If your fish still have internal parasite problems after a greatly reduced pH, then medication may be in order. Consult your local pet store for which medications might be appropriate in your situation. If you have plants, make sure the medication will not kill them.
The upside of changing the water’s chemistry slowly is that you get to learn the best ratio of tap water and peat water for getting your fish to spawn. In many cases a single peat water change will induce spawning in fish that are ready. This will probably be the case for you as well. Some Apistogramma come from very acidic water and will need a lower pH and water softness. There are many reliable books and magazine articles out there that can guide you in your understanding of the habitat. As for websites, I have found too many out there that misidentify the fish and give odd information about the species they are talking about. As with all web information take it with a grain of salt, as it is not generally reviewed by anyone, and the information is only as good as the data it draws from—in the case of much of the web it is drawn off of the list they used to buy the fish.
Conclusion
The hunt for Apistogramma species is a lot of fun. It is not like tracking down a kenyi Pseudotropheus lombardoi because Apistogramma are not being mass produced. The few species that are available are rarely for sale in the local fish stores. The few apistos that are more regularly available are good starter species for anyone interested in seeing if they can keep them alive. Once you are hooked and willing to track down more species, you will find that your hobby has expanded, and the folks you will meet along the way are going to be worth knowing.
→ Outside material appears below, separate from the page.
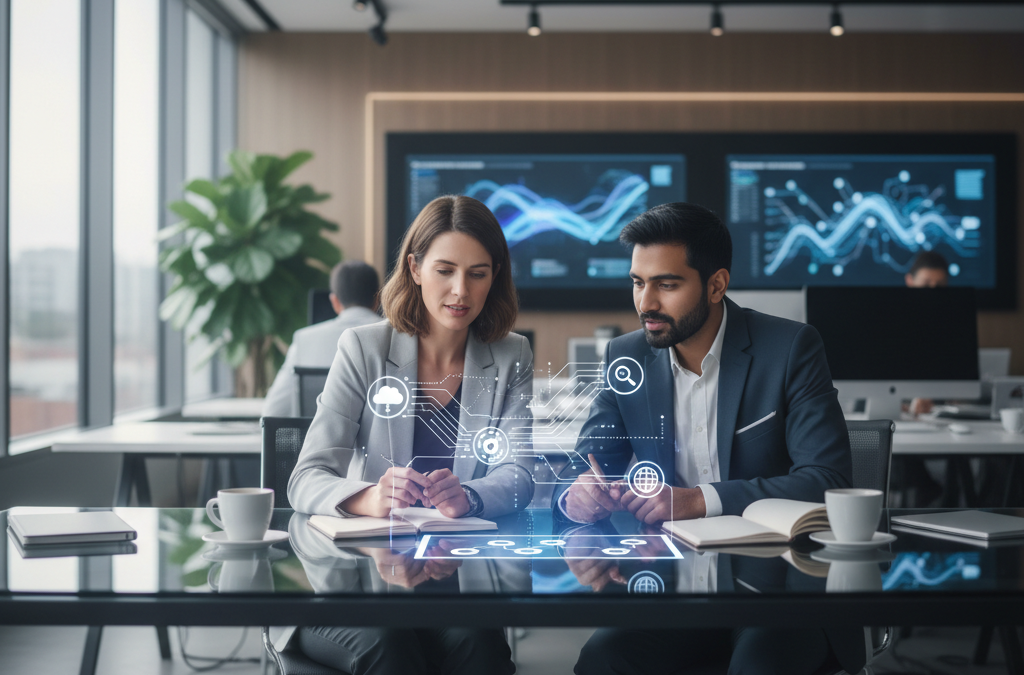 Datenintegration für KMU: 5 Tipps zur digitalen Transformation jetzt umsetzen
Some people are so fanatic about this species that they travel to South America to find them. Uwe Romer is one hobbyist who put together an all-Apistogramma atlas. This is wonderful in that it gives you access to information about many species of Apistogramma, as well as a number of very good photo references for you. The frustrating part is reading about a fish that you have to have, but learning that is not available anywhere—well, maybe for the price of a plane ticket to South America, lodging, transportation, and then shipping them back home…it has been done, I assure you!
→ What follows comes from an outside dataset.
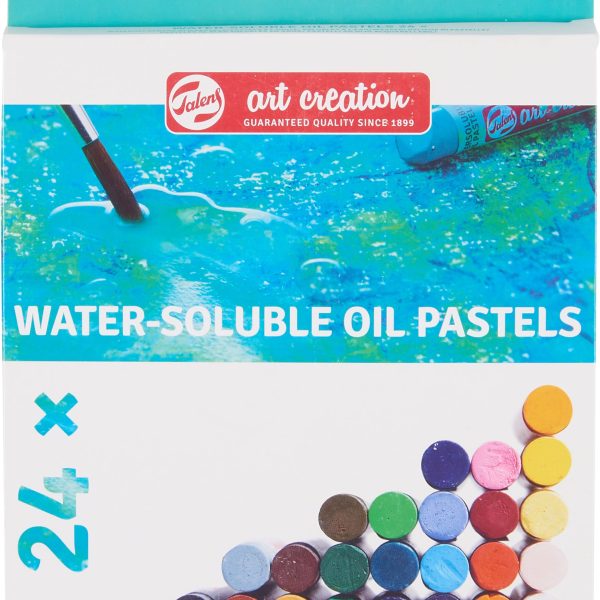 TALENS Ölpastellset Art Creation 9029124M 24er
The easier response is a trip to a local fish club (if you can get to the meeting within a day’s drive) to find someone who might lead you to a guy in Canada who knows this fella in Germany who flew to Iquitos and has photos from the habitat two kilometers from where your fish is said to come from…
The sleuthing, the reading, the sharing of stories, the finding, the acquiring, the breeding, the fry—it is all what makes the Apistogramma hobby such a wonderful branch of the tropical fish hobby as a whole. And a big slice of joy can be served up when you finally get to hand over a bag of fry to the guy who tipped you off to the guy in Canada in the first place…priceless!
Simply put, you will need help from your fellow hobbyists if you want many of the rare Apistogramma species. You will need to read magazines and books that detail the habitat of the species, as you will not be able to succeed with rare species of Apistogramma without speaking to a number of people and educating yourself. And the great bit is many of those people are a joy to just talk to, and many of the articles and books will enrich your life.
That’s why the aquarium hobby is only as limited as its means and goals. If your goal is working with Apistogramma, you are opening yourself up to a treasure hunt, a biology and geography lesson, and a circle of some of the most interesting friends you may ever meet.